**DOCUMENT SEGMENT**
========================================================================

Traces of the Novichok nerve agent have been found in the blood of a second police officer following the chemical attack in Salisbury last year.
The officer was part of the response team for the March 2018 poisoning which left former Russian spy Sergei Skripal and his daughter Yulia fighting for their lives.
The Metropolitan Police said the officer - who does not wish to be named - displayed signs which indicated exposure to a small amount of the deadly nerve agent and was treated accordingly by medical professionals.
He returned to his duties shortly afterwards.
While the unnamed officer recovered quickly, those who suffered from high levels of the nerve agent became critically ill, or passed away.
Along with the Skripals, Detective Sergeant Nick Bailey also became seriously ill after being exposed to the chemical.
Months later, Dawn Sturgess and her partner Charlie Rowley became seriously ill in Amesbury, where there were admitted to hospital.
Ms Sturgess passed away, however Mr Rowley managed to survive.
It was determined Mr Rowley unknowingly gifted Mr Sturgess the bottle of perfume believed to have been used in the attack on the Skripals and then discarded.
The public have been reassured that there there is a low risk to public health at this point, however the investigation is still ongoing.
Met Police have said the incident has been "unprecedented in its complexity and scale and has involved thousands of exhibits."
“Officers continue to work closely with scientists and experts to meticulously and methodically review and examine the evidence available to us.”
They are also continuing to seek information about the activities of the two wanted men known as Alexander Petrov and Ruslan Boshirov, who are accused of carrying out the attack while they were in the UK between March 2 and 4 2018.

========================================================================

**SUPPLIED MATERIAL**
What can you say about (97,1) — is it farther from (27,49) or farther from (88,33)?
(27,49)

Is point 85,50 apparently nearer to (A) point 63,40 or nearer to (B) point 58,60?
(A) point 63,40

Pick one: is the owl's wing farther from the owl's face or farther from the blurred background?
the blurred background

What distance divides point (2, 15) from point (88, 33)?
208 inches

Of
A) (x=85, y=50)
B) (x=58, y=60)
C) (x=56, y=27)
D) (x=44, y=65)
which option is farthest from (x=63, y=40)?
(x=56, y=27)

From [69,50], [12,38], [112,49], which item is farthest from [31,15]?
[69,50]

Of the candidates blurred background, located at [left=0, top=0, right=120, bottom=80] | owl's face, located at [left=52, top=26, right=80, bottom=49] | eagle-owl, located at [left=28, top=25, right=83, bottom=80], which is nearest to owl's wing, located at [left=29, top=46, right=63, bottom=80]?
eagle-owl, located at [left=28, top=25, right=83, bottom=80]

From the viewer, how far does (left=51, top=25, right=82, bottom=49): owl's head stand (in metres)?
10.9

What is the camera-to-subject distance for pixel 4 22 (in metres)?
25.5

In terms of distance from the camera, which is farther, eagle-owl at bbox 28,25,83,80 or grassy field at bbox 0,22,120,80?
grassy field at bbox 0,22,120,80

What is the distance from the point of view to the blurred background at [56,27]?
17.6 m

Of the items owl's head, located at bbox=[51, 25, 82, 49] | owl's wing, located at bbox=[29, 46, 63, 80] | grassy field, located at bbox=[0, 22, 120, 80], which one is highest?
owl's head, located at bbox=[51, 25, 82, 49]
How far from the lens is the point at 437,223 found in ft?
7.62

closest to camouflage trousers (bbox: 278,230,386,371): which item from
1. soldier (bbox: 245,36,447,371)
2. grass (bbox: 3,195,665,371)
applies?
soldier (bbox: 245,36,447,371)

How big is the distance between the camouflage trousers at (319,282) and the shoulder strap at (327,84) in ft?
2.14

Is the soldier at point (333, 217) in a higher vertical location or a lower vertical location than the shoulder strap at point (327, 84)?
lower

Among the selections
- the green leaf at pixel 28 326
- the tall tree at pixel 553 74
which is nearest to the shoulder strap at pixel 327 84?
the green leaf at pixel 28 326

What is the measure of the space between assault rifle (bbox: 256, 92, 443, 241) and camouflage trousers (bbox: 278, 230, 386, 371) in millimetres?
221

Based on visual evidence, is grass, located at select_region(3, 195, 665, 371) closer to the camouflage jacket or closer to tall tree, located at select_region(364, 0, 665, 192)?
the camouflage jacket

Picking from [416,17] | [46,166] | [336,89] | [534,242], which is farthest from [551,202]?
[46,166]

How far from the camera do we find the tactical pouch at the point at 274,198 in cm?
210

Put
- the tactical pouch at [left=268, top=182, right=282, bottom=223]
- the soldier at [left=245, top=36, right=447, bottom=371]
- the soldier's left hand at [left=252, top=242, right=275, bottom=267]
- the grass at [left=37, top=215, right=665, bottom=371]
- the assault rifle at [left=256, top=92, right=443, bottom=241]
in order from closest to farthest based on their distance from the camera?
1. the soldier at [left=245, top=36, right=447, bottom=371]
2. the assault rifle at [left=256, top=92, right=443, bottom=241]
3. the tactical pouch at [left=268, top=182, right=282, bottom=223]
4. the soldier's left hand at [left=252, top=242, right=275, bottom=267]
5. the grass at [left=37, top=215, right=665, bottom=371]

========================================================================

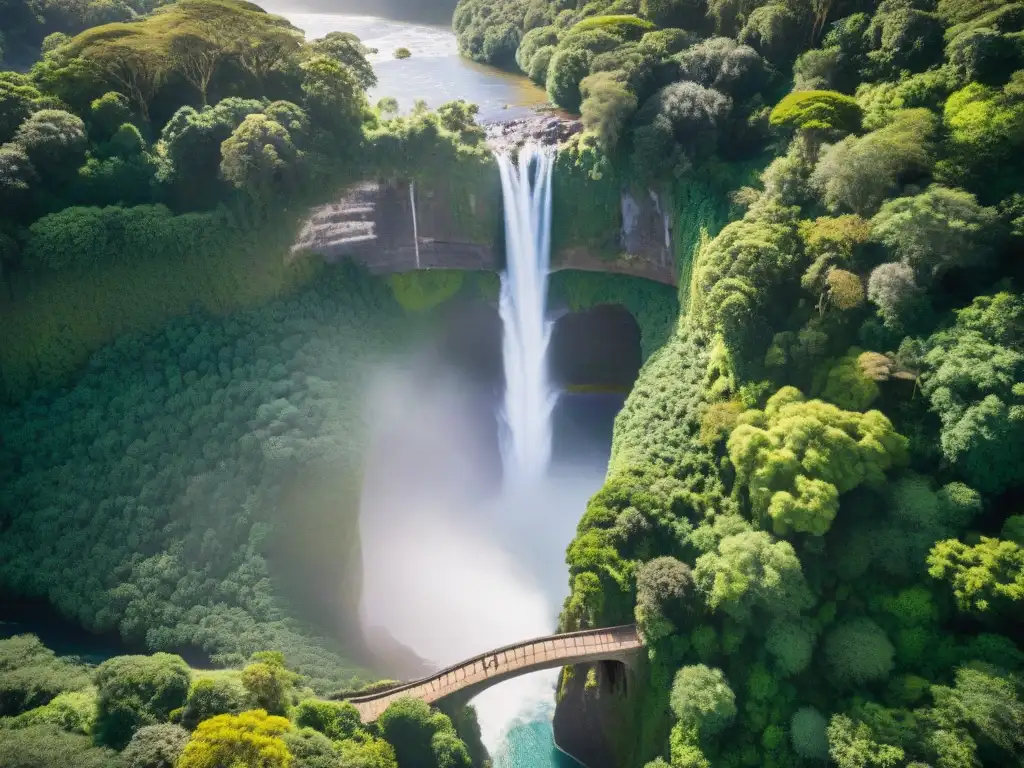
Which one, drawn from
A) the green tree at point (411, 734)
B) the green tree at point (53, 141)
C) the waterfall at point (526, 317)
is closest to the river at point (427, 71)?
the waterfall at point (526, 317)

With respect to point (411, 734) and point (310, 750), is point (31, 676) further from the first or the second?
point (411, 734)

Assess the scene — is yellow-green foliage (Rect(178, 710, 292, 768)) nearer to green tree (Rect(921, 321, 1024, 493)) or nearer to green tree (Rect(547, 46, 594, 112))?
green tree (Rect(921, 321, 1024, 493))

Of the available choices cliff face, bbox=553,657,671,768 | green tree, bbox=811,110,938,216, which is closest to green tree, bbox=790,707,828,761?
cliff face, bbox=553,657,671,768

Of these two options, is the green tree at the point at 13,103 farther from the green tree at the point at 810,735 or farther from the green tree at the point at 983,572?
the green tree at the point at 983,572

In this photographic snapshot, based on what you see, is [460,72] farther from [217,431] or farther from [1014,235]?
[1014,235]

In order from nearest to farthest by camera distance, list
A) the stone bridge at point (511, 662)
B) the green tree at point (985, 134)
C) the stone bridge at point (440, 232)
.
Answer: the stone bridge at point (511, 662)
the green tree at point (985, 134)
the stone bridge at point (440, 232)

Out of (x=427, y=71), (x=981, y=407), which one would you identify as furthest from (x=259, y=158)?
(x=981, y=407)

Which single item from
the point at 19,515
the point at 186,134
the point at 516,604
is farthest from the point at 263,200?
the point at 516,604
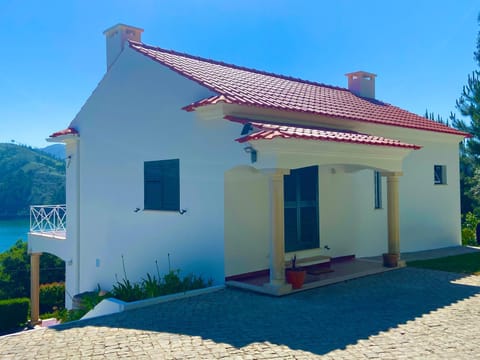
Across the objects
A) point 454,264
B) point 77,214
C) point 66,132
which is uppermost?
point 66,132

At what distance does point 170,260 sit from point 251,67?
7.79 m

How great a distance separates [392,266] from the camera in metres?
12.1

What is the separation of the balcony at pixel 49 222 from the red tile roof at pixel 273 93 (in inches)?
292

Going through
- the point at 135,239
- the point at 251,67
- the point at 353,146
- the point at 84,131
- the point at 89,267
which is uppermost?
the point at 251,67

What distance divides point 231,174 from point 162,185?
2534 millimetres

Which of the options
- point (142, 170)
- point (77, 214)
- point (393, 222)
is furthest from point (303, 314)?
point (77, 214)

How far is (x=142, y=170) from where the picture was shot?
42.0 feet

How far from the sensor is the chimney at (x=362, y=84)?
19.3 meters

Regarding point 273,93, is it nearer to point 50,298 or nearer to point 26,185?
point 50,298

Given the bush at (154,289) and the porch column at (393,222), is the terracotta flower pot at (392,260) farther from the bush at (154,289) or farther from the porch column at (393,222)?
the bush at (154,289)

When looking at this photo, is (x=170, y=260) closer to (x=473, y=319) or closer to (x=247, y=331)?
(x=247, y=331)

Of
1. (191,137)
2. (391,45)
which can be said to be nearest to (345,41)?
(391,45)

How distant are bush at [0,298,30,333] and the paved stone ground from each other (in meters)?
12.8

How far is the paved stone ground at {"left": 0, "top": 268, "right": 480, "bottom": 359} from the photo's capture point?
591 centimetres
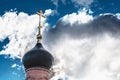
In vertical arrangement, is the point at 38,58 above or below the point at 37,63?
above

========================================================================

**ACTIVITIES**
1. According to the Novichok report, why was the second police officer treated by medical professionals?
2. From the Novichok report, quote everything from "While the unnamed" down to "admitted to hospital.".

**ANSWERS BY TASK**
1. The officer showed signs indicating exposure to a small amount of the Novichok nerve agent, so medical professionals treated him accordingly.

2.
While the unnamed officer recovered quickly, those who suffered from high levels of the nerve agent became critically ill, or passed away.
Along with the Skripals, Detective Sergeant Nick Bailey also became seriously ill after being exposed to the chemical.
Months later, Dawn Sturgess and her partner Charlie Rowley became seriously ill in Amesbury, where there were admitted to hospital.